Operational Consistency (established 2009)
This is no easy task in an organization of our size but imperative to safety, emergency operations and fair application of all rules. To assist in this, a Division Chief of operations assigned to 40 hours was created to give the follow through needed between shifts and sections. Organizational structure was also enhanced with the addition of an Assistant Chief of Operations. This split the previous responsibilities of administration and operations falling to one position. The three assistant chiefs (operations, administration and planning) work closely together and with the Fire Chief’s office to assure good communication. The role of all chief officers is to not only see in “shifts” but across shifts, stations and assigned personnel. A rewrite of the incident management manual is underway to provide the needed support for consistency and detail in scene operations and management.
Seminole County Fire Department’s Commissioning Creed
Honor those you work for. Respect those you work with. Serve those who work for you.

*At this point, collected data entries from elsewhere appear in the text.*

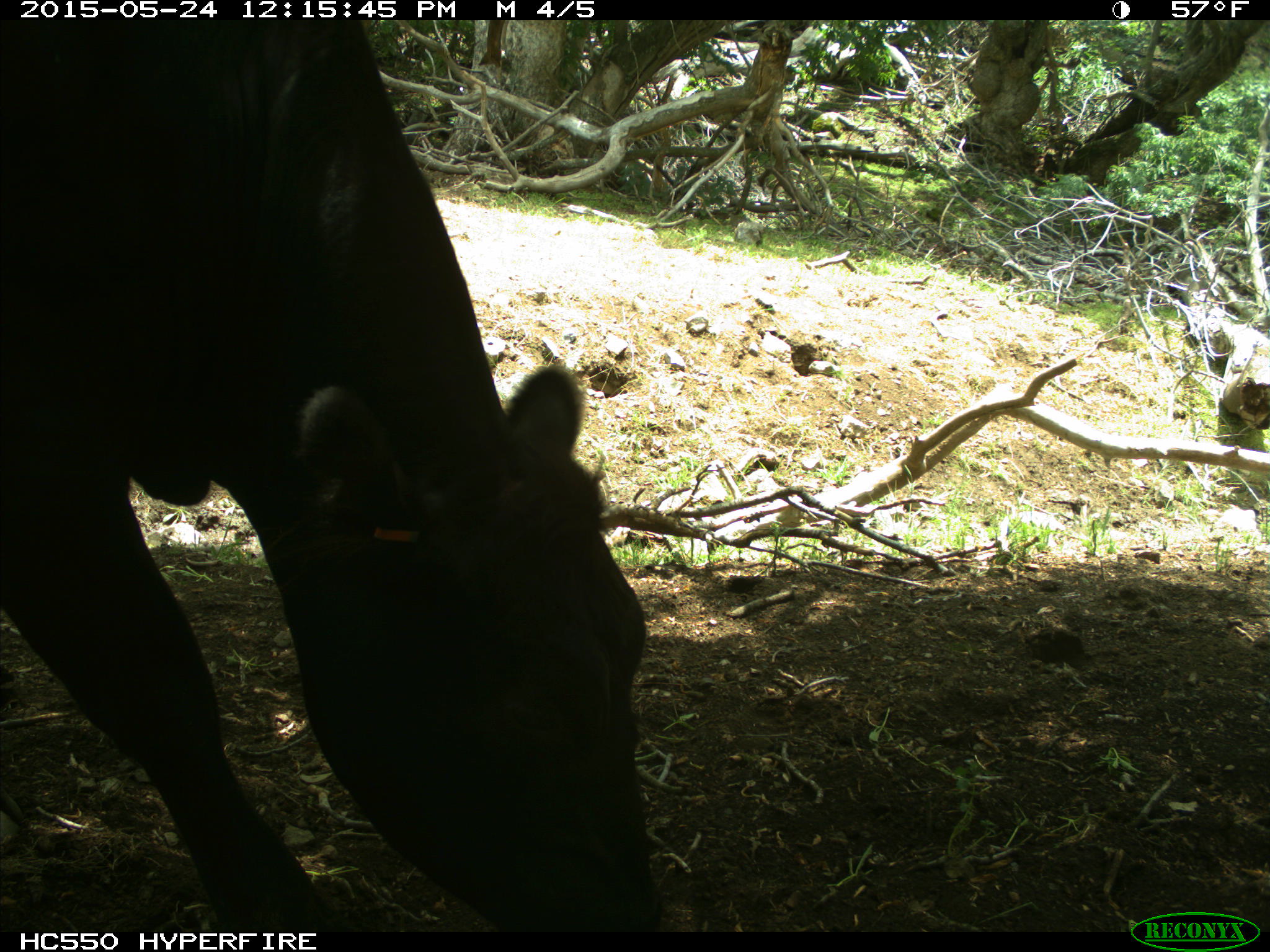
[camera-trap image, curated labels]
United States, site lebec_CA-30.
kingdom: Animalia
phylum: Chordata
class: Mammalia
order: Artiodactyla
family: Bovidae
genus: Bos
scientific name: Bos taurus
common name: domestic cow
Bos taurus (domestic cow).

The delivery of emergency services is a unique industry requiring constant attention to an ever changing environment. To do this, it takes a team of competent leaders to assure the best service delivery and safety of our firefighters. Leadership is a responsibility of every officer in the organization. Our Commissioning Creed is an important part of our culture at every level. As the Fire Chief, it is my job to be the best resource that every firefighter has, by assuring they have what they need to provide quality service to our citizens. Seminole County Fire Department is a proud agency and has an earned reputation of respect from peer agencies and the public for its operational capabilities, compassionate service, and belief in strong accountability.